Further maintainers required! Send a message to Thomas if you want to co-maintain this backend.

Formats vs. Query Post Processing

While trying to support the minimum compatible output the built-in formats can't fits everyones needs. This gap is filled by a feature called "query post processing" available since pysigma v0.10.

For further information please read "Introducing Query Post-Processing and Output Finalization to Processing Pipelines".

Lucene Kibana NDJSON

Instead of using the format -t lucene -f kibana_ndjson you can also use the following query postprocessing pipeline to get the same output or use this as a starting point for your own customizations.
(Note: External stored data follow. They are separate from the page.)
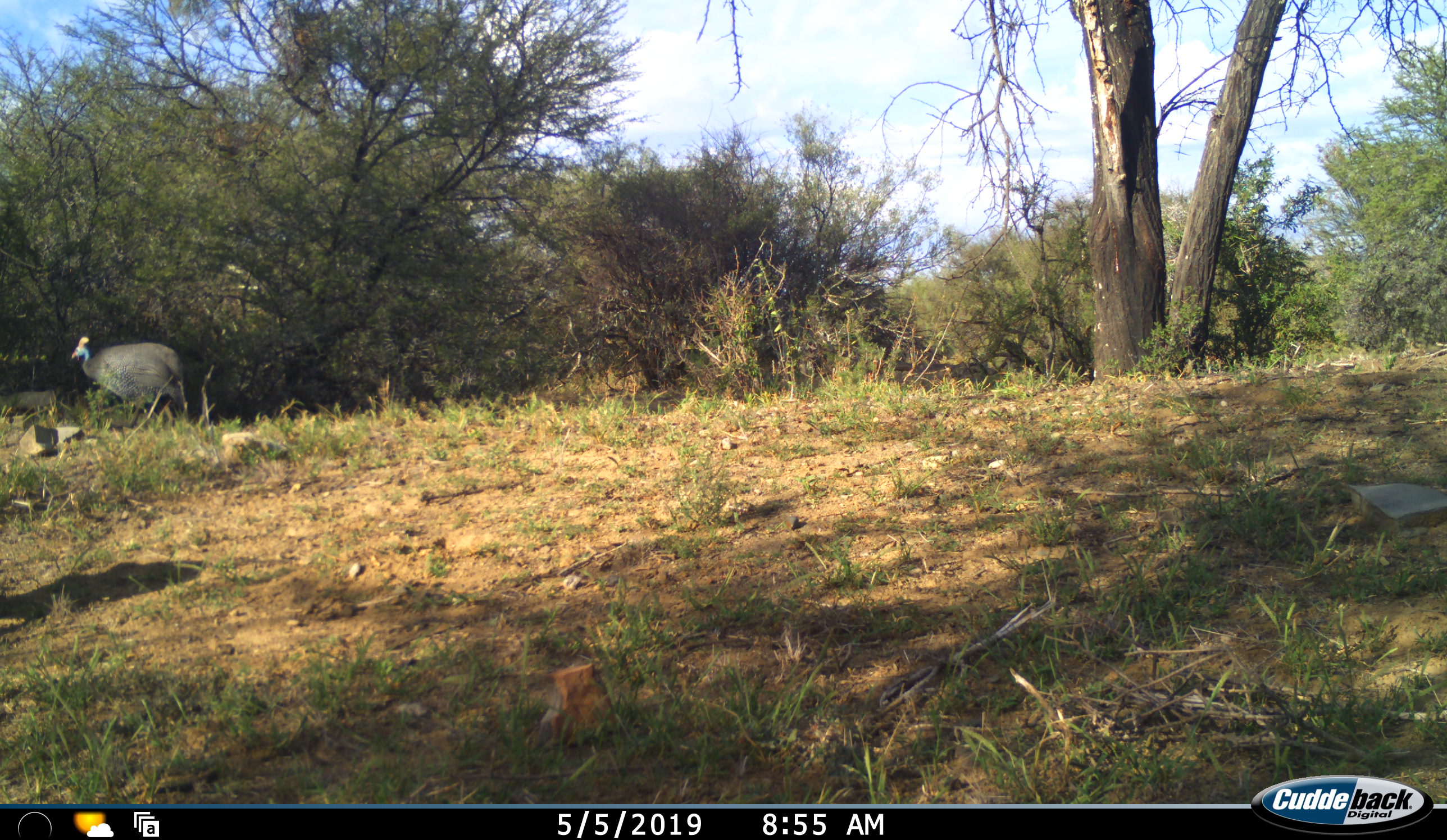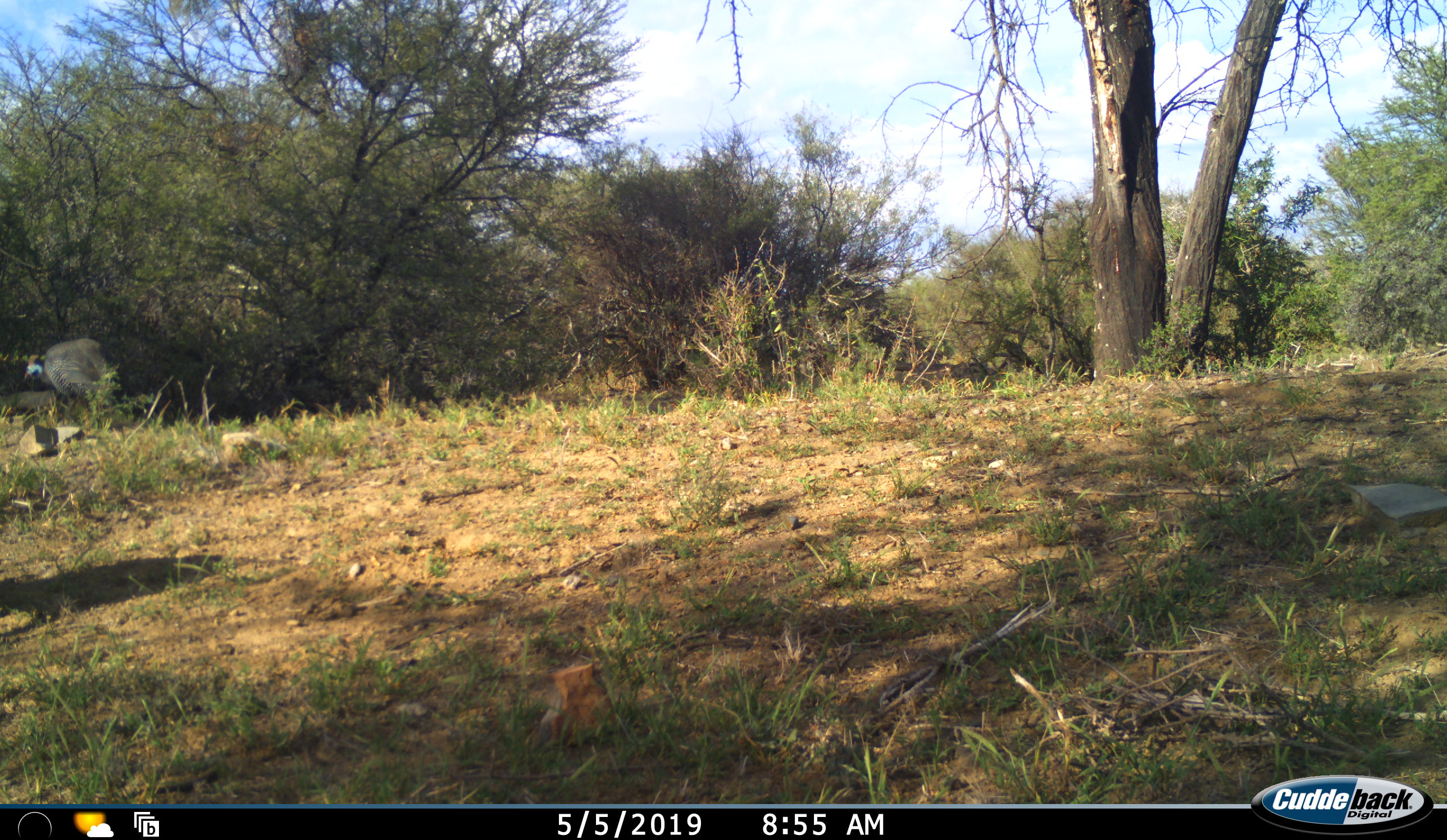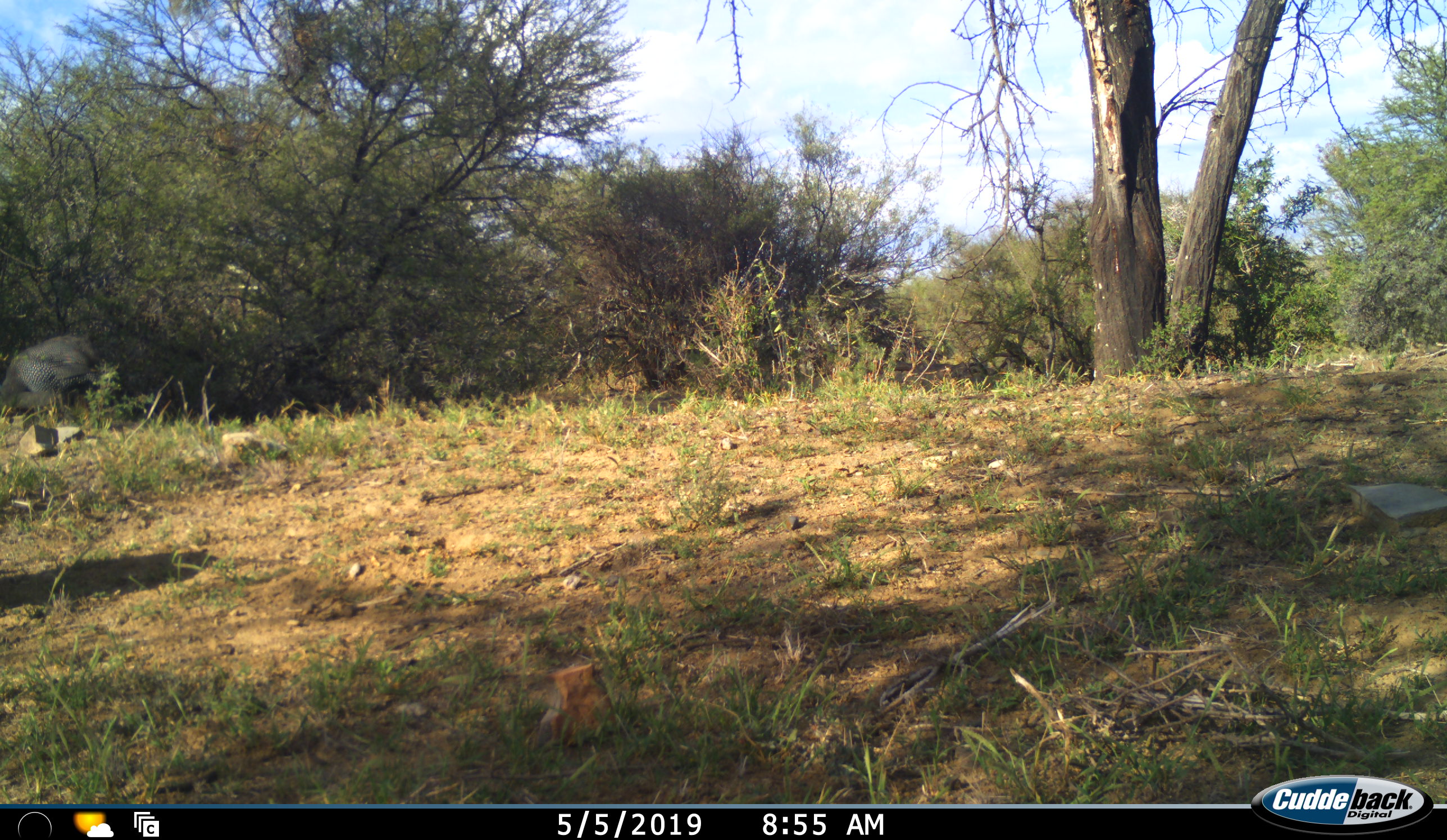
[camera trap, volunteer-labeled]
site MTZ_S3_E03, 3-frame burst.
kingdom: Animalia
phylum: Chordata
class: Aves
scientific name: Aves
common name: bird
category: birdother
Birdother (bird) (Aves), count 1. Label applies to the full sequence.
# lucene-kibana-ndjson.yml
postprocessing:
- type: template
  template: |+
    {"id": "{{ rule.id }}", "type": "search", "attributes": {"title": "SIGMA - {{ rule.title }}", "description": "{{ rule.description }}", "hits": 0, "columns": [], "sort": ["@timestamp", "desc"], "version": 1, "kibanaSavedObjectMeta": {"searchSourceJSON": "{\"index\": \"beats-*\", \"filter\": [], \"highlight\": {\"pre_tags\": [\"@kibana-highlighted-field@\"], \"post_tags\": [\"@/kibana-highlighted-field@\"], \"fields\": {\"*\": {}}, \"require_field_match\": false, \"fragment_size\": 2147483647}, \"query\": {\"query_string\": {\"query\": \"{{ query }}\", \"analyze_wildcard\": true}}}"}}, "references": [{"id": "beats-*", "name": "kibanaSavedObjectMeta.searchSourceJSON.index", "type": "index-pattern"}]}

Use this pipeline with: -t lucene -p lucene-kibana-ndjson.yml but now without -f kibana_ndjson.

Lucene Kibana SIEM Rule

Instead of using the format -t lucene -f siem_rule you can also use the following query postprocessing pipeline to get the same output or use this as a starting point for your own customizations.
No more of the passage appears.